8 Die Wet op de Inkomstenbelasting 1964 (Einkommensteuergesetz 1964) vom 16. Dezember 1964 (Staatsblad 1964, Nr. 519) in der zum maßgeblichen Zeitpunkt geltenden Fassung (im Folgenden: WIB) definiert in Art. 1 "nationale" Steuerpflichtige (im Folgenden: gebietsansässige Steuerpflichtige) als natürliche Personen, die in den Niederlanden ansässig sind, im Gegensatz zu "ausländischen" Steuerpflichtigen (im Folgenden: gebietsfremde Steuerpflichtige), als die natürliche Personen bezeichnet werden, die in diesem Mitgliedstaat Einkünfte erzielen, ohne dort ansässig zu sein.

9 Gebietsansässige Steuerpflichtige müssen alle Einkünfte versteuern, während gebietsfremde Steuerpflichtige nur ihre in den Niederlanden erzielten Einkünfte versteuern müssen.

10 Bei gebietsansässigen Steuerpflichtigen besteht die Besteuerungsgrundlage aus dem weltweiten Bruttoeinkommen, das um die abzugsfähigen Verluste gemindert wird (Art. 3 WIB). Zu diesem Einkommen zählen u. a. die Nettoeinkünfte aus Arbeit und Vermögen (Art. 4 Abs. 1 Buchst. c WIB), darunter auch der Vorteil, den der Steuerpflichtige erzielt, indem er in einer ihm gehörenden Wohnung wohnt.
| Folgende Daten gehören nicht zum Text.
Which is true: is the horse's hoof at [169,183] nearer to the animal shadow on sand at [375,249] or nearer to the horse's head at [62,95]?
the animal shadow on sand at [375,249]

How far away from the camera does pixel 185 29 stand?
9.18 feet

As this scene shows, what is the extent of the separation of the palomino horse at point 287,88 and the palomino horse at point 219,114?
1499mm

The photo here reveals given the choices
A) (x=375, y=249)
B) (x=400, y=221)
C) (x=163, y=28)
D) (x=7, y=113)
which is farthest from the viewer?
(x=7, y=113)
11 Gemäß Art. 42a Abs. 1 WIB wird für diesen Vorteil ein Pauschalbetrag angesetzt und bleiben andere Vorteile sowie Kosten, Belastungen und Abschreibungen, die keine Schuldzinsen und Darlehenskosten oder regelmäßig wiederkehrende Zahlungen aufgrund von Erbpacht- oder Erbbaurechten sind, außer Betracht.

12 Ergibt die Berechnung der Nettoeinkünfte einen negativen Betrag, wird nach Art. 4 Abs. 2 WIB das steuerpflichtige Bruttoeinkommen um diesen negativen Betrag gemindert.
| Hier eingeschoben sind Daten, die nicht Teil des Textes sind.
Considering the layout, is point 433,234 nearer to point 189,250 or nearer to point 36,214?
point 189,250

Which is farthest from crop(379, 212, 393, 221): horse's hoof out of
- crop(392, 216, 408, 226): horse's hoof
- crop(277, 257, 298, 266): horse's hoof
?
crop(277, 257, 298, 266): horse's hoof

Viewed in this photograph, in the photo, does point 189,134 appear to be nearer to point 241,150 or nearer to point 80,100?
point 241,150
13 Es steht fest, dass das Zusammenwirken dieser Bestimmungen bei einem gebietsansässigen Steuerpflichtigen dazu führt, dass Zinszahlungen auf eine Verbindlichkeit, die zur Finanzierung einer Eigentumswohnung eingegangen wurde, das Bruttoeinkommen und damit das steuerpflichtige Einkommen in voller Höhe mindern, auch soweit die Zinszahlungen den Vorteil übertreffen, den der Steuerpflichtige durch das Bewohnen der eigenen Wohnung erzielt.

14 Wie das vorlegende Gericht feststellt, kann bei einem gebietsansässigen Steuerpflichtigen, der ein negatives Einkommen aufgrund einer in Belgien belegenen Immobilie hat, dieser negative Einkommensbestandteil von dem in den Niederlanden steuerpflichtigen Einkommen in der Weise abgezogen werden, dass dieser Verlust in einem späteren Steuerjahr, in dem ein positives Einkommen aus dieser Immobilie erzielt wird, bei der Berechnung der Minderung zur Vermeidung der Doppelbesteuerung von diesem positiven Einkommen gemäß Art. 24 § 1 Nr. 2 des Steuerabkommens in Verbindung mit Art. 3 Abs. 4 des Besluit voorkoming dubbele belasting 1989 (Verordnung zur Vermeidung der Doppelbesteuerung 1989) vom 21. Dezember 1989 (Staatsblad 1989, Nr. 594, im Folgenden: Verordnung von 1989) abgezogen wird.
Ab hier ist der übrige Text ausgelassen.